Collected data entries:

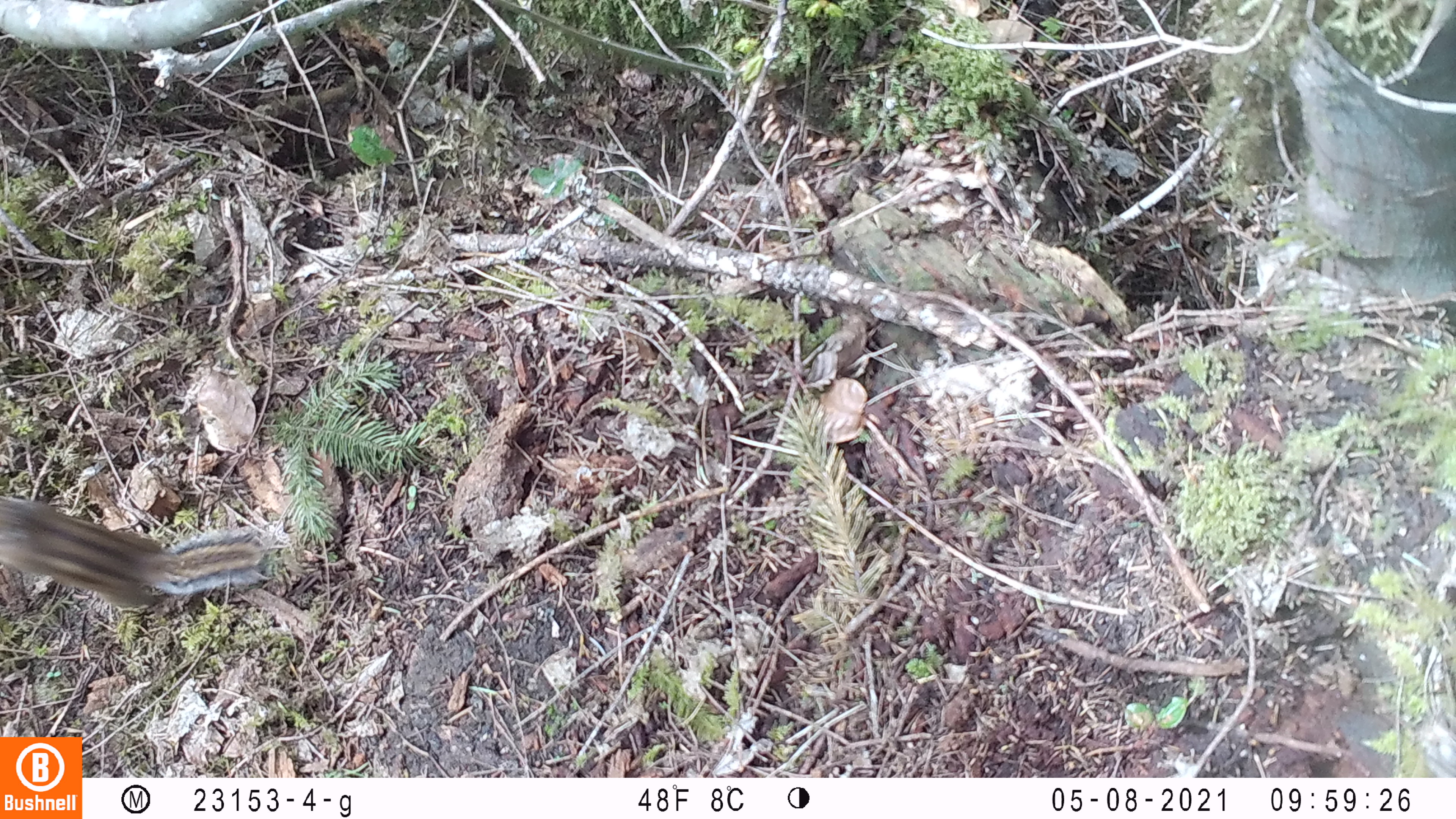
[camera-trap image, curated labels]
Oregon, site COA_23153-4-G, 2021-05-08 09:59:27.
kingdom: Animalia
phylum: Chordata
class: Mammalia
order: Rodentia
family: Sciuridae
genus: Neotamias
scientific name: Neotamias townsendii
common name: townsend's chipmunk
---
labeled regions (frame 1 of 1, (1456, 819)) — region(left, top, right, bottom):
townsend's chipmunk: region(0, 487, 279, 617)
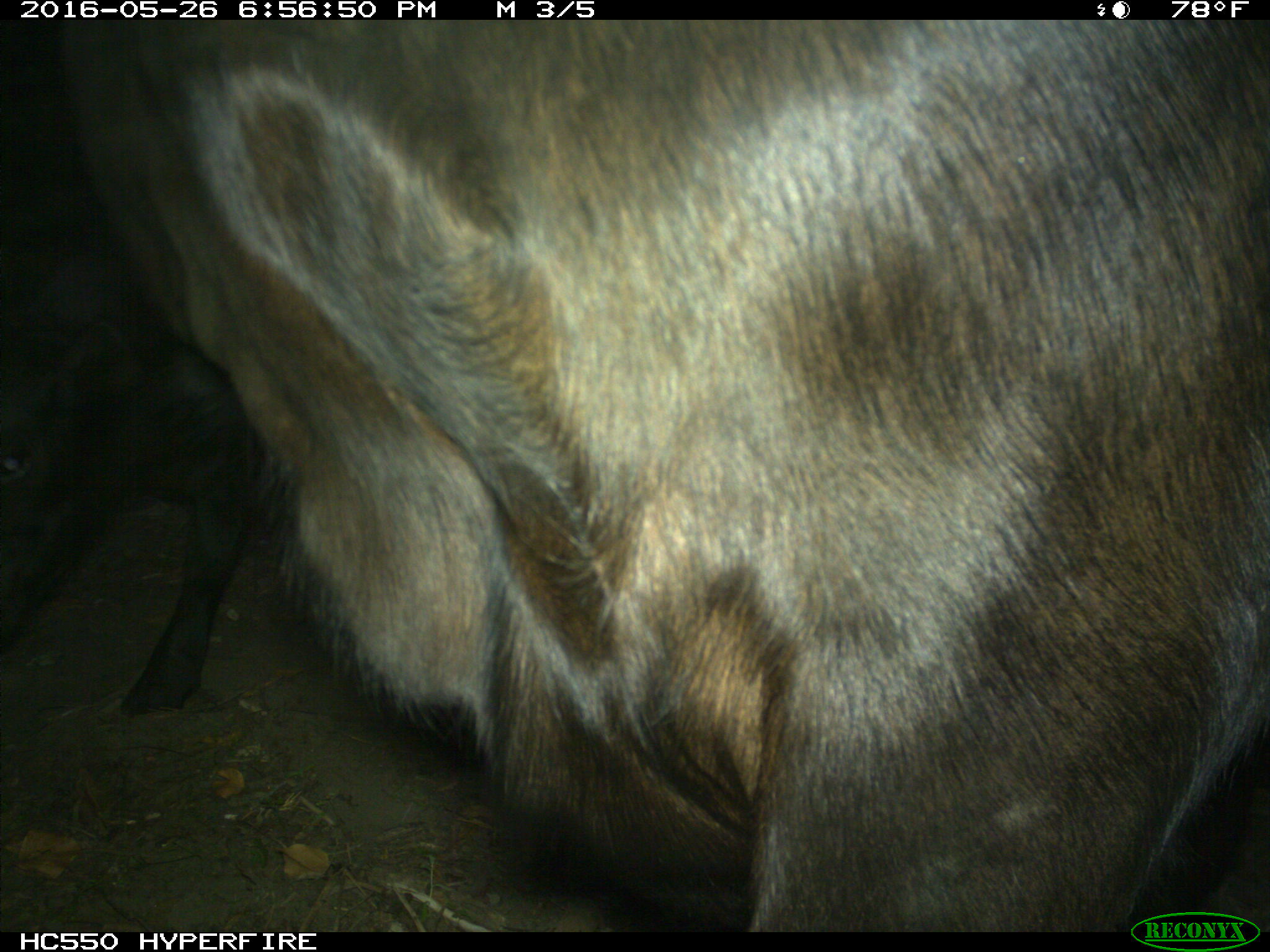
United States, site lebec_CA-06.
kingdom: Animalia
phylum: Chordata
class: Mammalia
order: Artiodactyla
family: Bovidae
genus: Bos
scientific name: Bos taurus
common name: domestic cow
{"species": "Bos taurus (domestic cow)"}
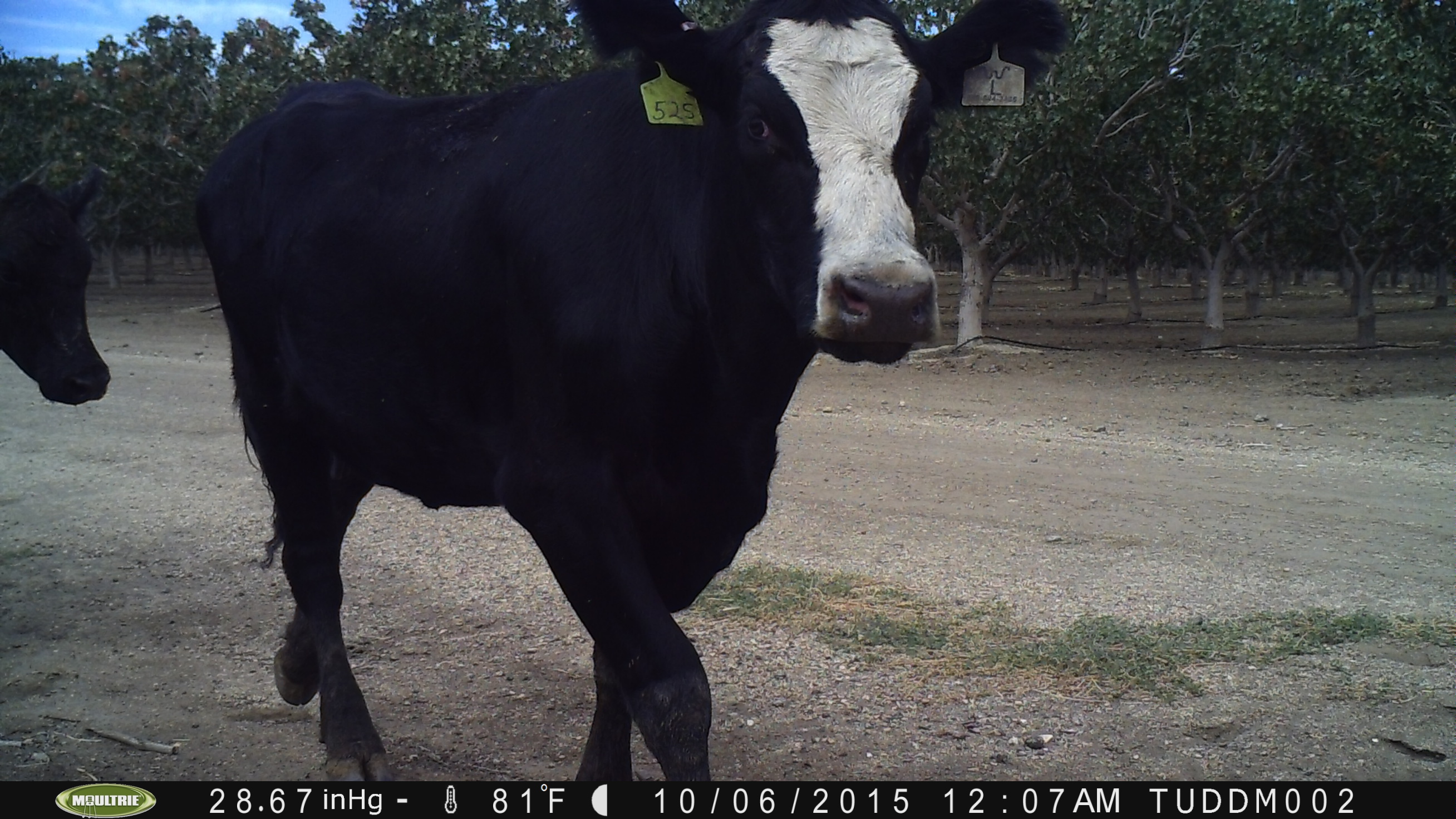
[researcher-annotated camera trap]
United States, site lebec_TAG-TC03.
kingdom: Animalia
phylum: Chordata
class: Mammalia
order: Artiodactyla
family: Bovidae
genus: Bos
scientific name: Bos taurus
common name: domestic cow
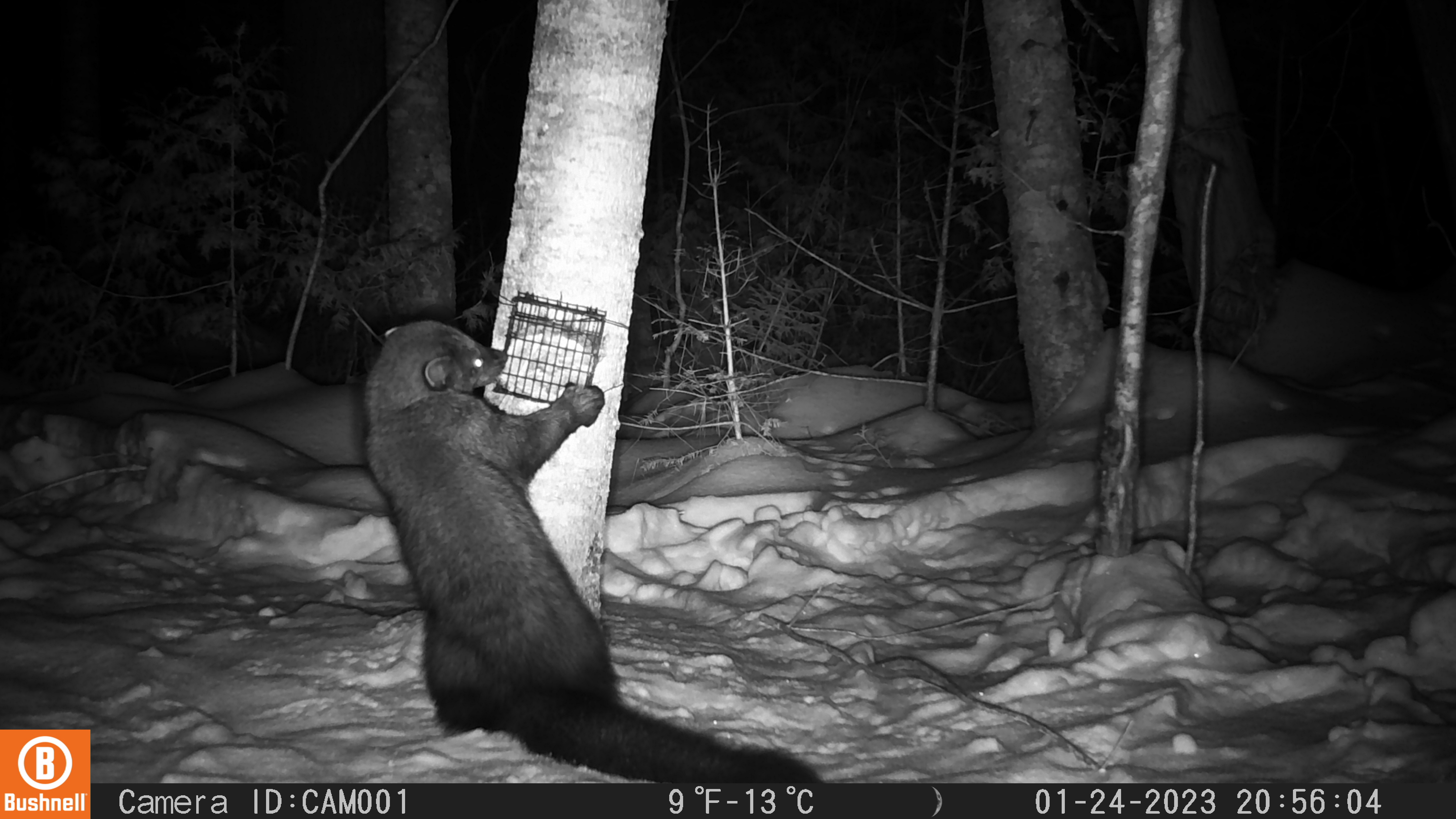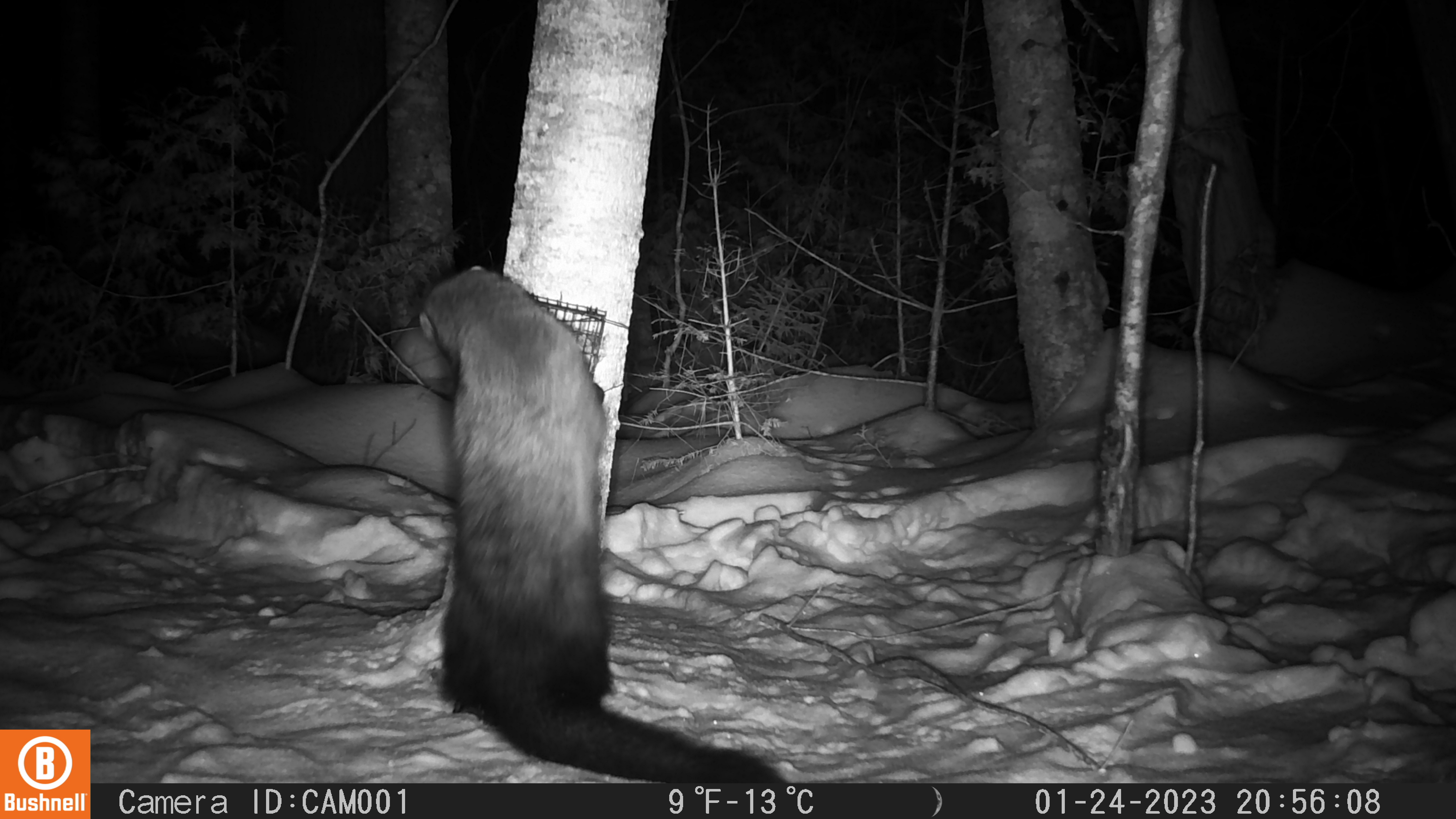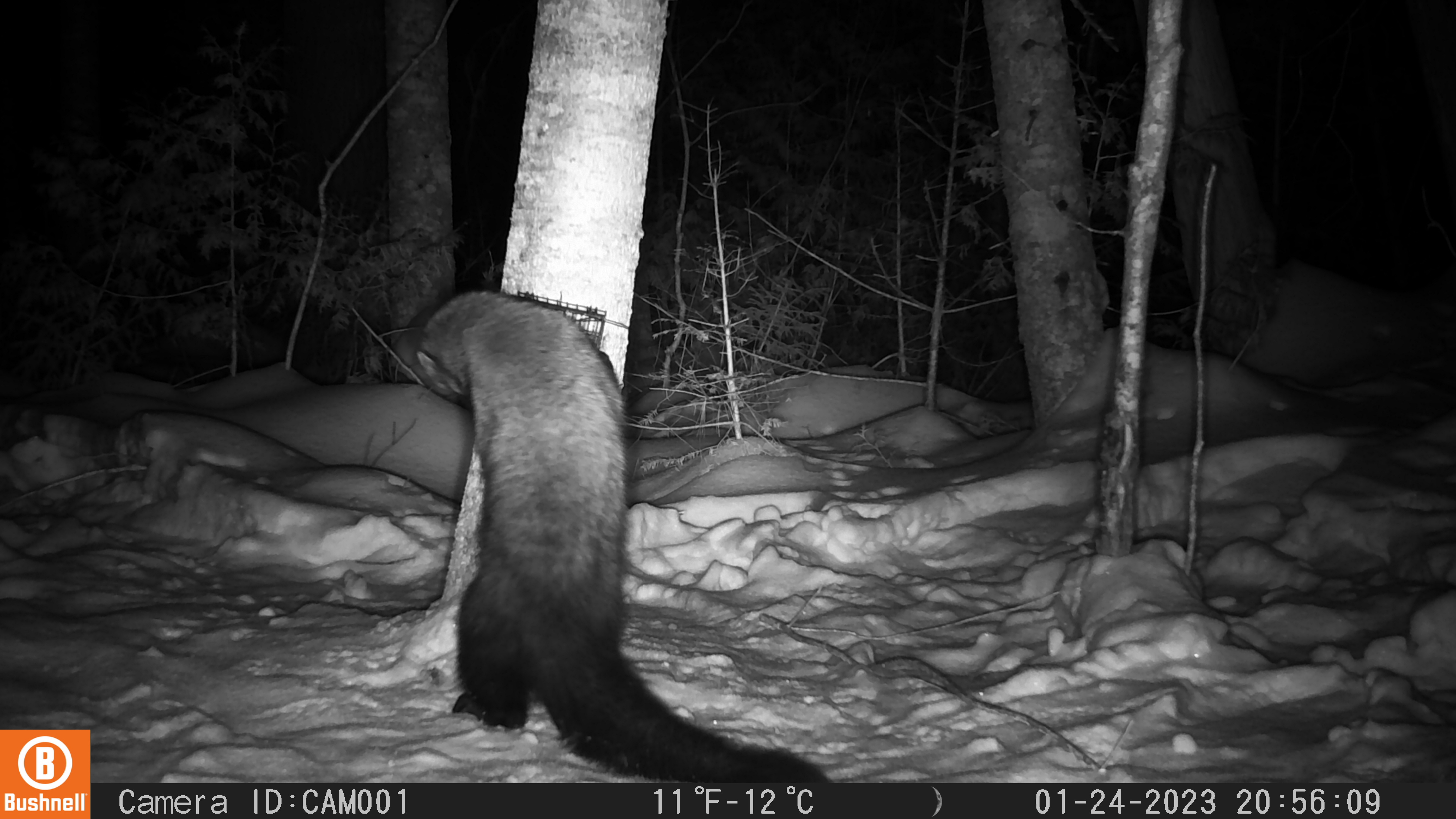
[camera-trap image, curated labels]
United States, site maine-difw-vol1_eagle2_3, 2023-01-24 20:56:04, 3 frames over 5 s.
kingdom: Animalia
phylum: Chordata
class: Mammalia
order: Carnivora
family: Mustelidae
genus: Pekania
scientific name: Pekania pennanti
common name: fisher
Fisher (Pekania pennanti).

Aim of the task>
Every line above should be returned word for word, with the pictures left behind.

Answer space>
[camera-trap image, curated labels]
Oregon, site COA_23153-4-G, 2021-05-08 09:59:27.
kingdom: Animalia
phylum: Chordata
class: Mammalia
order: Rodentia
family: Sciuridae
genus: Neotamias
scientific name: Neotamias townsendii
common name: townsend's chipmunk
---
labeled regions (frame 1 of 1, (1456, 819)) — region(left, top, right, bottom):
townsend's chipmunk: region(0, 487, 279, 617)
United States, site lebec_CA-06.
kingdom: Animalia
phylum: Chordata
class: Mammalia
order: Artiodactyla
family: Bovidae
genus: Bos
scientific name: Bos taurus
common name: domestic cow
{"species": "Bos taurus (domestic cow)"}
[researcher-annotated camera trap]
United States, site lebec_TAG-TC03.
kingdom: Animalia
phylum: Chordata
class: Mammalia
order: Artiodactyla
family: Bovidae
genus: Bos
scientific name: Bos taurus
common name: domestic cow
[camera-trap image, curated labels]
United States, site maine-difw-vol1_eagle2_3, 2023-01-24 20:56:04, 3 frames over 5 s.
kingdom: Animalia
phylum: Chordata
class: Mammalia
order: Carnivora
family: Mustelidae
genus: Pekania
scientific name: Pekania pennanti
common name: fisher
Fisher (Pekania pennanti).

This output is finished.